_Text provided_
----------

By Alix Norman
Most people flirt with their hobbies, be it the part-time philatelist or the weekend bird-watcher, the social rambler or secret knitter. Not so Andreas Philippou, distinguished architect and published author: his passion has encompassed a lifelong undertaking, a desire which has consumed almost every spare moment in the last 40 years. And this week the fruits of his labour are finally available to the public with the launch of his exquisite reference work entitled The Byzantine Architecture of Cyprus.
Having already been presented at the Leventis Municipal Museum in Nicosia, the book launch will take place at Kypriaki Gonia Gallery in Larnaca on November 1, in conjunction with an exhibition of the watercolours which feature in the pages of this comprehensive guide to the churches and monuments of the Byzantine era. A follow up to his earlier book, Byzantine Architecture in the Troodos Mountains, it’s the culmination of many years of work for Philippou, who has poured his heart and soul into the chronicling of his passion.
“My interest and love for sketching, drawing and making watercolours – in tandem with my interest in Byzantine architecture – prompted me to complete and publish in its entirety the material I had gradually collected over the years in my free time,” says the architect, whose tremendous love for the land’s Byzantine monuments is evident on every page. Marking the completion of an effort that began when Philippou was still an architectural student, The Byzantine Architecture of Cyprus is not merely a definitive guide, but also a publication of artistic perfection and a call to arms: an incentive for the preservation of the cultural heritage of the island. The hundreds of drawings contained in the book depict every accessible Byzantine church and monument on the island in great detail, each sketch accompanied by comprehensive textual information.
“I have measured and drawn every church (except two or three) presented in this album,” he says, adding that he has visited some of the buildings on several occasions. “At times it has been an arduous and difficult task,” he admits, “but at the same time it’s been very rewarding. Most of the monuments are situated in beautiful landscapes scattered all over the island in remote places, or in densely populated areas in villages and towns. And, beautiful as they are, they project their beauty onto the Cypriot landscape.”

----------

_Dataset extract_
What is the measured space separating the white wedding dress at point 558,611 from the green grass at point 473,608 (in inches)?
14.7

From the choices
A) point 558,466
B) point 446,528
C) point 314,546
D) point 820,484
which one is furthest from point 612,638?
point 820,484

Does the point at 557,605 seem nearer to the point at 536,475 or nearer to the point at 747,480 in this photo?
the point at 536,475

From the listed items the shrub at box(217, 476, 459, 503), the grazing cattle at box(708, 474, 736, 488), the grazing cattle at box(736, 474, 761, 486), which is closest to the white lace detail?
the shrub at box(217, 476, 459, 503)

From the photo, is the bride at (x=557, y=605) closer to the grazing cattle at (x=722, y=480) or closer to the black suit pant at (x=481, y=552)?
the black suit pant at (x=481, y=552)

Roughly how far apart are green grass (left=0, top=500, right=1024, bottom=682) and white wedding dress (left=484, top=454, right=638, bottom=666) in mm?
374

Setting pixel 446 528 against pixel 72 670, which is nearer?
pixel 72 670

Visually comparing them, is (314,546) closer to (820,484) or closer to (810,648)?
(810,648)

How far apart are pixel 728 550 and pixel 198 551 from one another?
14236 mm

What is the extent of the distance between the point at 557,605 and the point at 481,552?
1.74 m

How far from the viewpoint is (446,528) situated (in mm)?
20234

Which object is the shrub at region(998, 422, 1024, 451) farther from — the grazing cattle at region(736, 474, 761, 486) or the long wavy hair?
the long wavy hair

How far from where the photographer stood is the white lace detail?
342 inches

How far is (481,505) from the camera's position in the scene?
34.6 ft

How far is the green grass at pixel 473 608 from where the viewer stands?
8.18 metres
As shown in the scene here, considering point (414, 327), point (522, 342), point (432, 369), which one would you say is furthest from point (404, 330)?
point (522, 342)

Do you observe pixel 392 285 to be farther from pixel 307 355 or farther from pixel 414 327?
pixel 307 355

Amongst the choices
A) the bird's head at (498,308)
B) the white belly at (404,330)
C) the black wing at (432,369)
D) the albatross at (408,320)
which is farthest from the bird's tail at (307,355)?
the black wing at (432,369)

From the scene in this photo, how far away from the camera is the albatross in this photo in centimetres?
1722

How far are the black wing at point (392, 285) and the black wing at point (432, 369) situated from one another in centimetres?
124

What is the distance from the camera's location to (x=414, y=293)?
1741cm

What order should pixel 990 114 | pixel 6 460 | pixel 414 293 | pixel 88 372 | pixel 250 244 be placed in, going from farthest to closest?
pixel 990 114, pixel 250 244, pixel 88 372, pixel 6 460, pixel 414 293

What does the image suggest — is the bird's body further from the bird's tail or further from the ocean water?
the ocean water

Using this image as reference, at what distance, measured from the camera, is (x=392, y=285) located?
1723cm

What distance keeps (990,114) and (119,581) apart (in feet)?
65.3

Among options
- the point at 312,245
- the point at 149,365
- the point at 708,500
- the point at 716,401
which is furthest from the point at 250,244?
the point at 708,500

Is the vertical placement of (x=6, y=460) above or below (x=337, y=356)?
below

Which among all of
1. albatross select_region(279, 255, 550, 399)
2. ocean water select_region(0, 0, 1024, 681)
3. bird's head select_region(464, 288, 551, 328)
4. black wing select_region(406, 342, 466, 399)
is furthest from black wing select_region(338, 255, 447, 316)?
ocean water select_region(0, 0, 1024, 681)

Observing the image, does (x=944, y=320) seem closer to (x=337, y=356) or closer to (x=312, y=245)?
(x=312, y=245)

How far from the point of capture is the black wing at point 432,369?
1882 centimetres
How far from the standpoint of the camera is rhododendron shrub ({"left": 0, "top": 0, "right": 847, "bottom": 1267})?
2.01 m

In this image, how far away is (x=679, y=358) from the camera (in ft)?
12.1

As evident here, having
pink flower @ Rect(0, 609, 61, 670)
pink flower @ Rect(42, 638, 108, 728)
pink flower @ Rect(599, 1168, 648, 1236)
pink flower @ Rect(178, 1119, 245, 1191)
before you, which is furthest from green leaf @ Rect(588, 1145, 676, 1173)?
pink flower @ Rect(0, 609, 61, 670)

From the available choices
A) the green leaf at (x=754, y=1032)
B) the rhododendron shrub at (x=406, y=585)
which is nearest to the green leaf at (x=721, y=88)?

----------

_What is asked_
Copy out, word for word, the passage in the article on Andreas Philippou's Byzantine architecture book that opens with "Having already been" and closes with "of his passion.".

_Response to the exercise_
Having already been presented at the Leventis Municipal Museum in Nicosia, the book launch will take place at Kypriaki Gonia Gallery in Larnaca on November 1, in conjunction with an exhibition of the watercolours which feature in the pages of this comprehensive guide to the churches and monuments of the Byzantine era. A follow up to his earlier book, Byzantine Architecture in the Troodos Mountains, it’s the culmination of many years of work for Philippou, who has poured his heart and soul into the chronicling of his passion.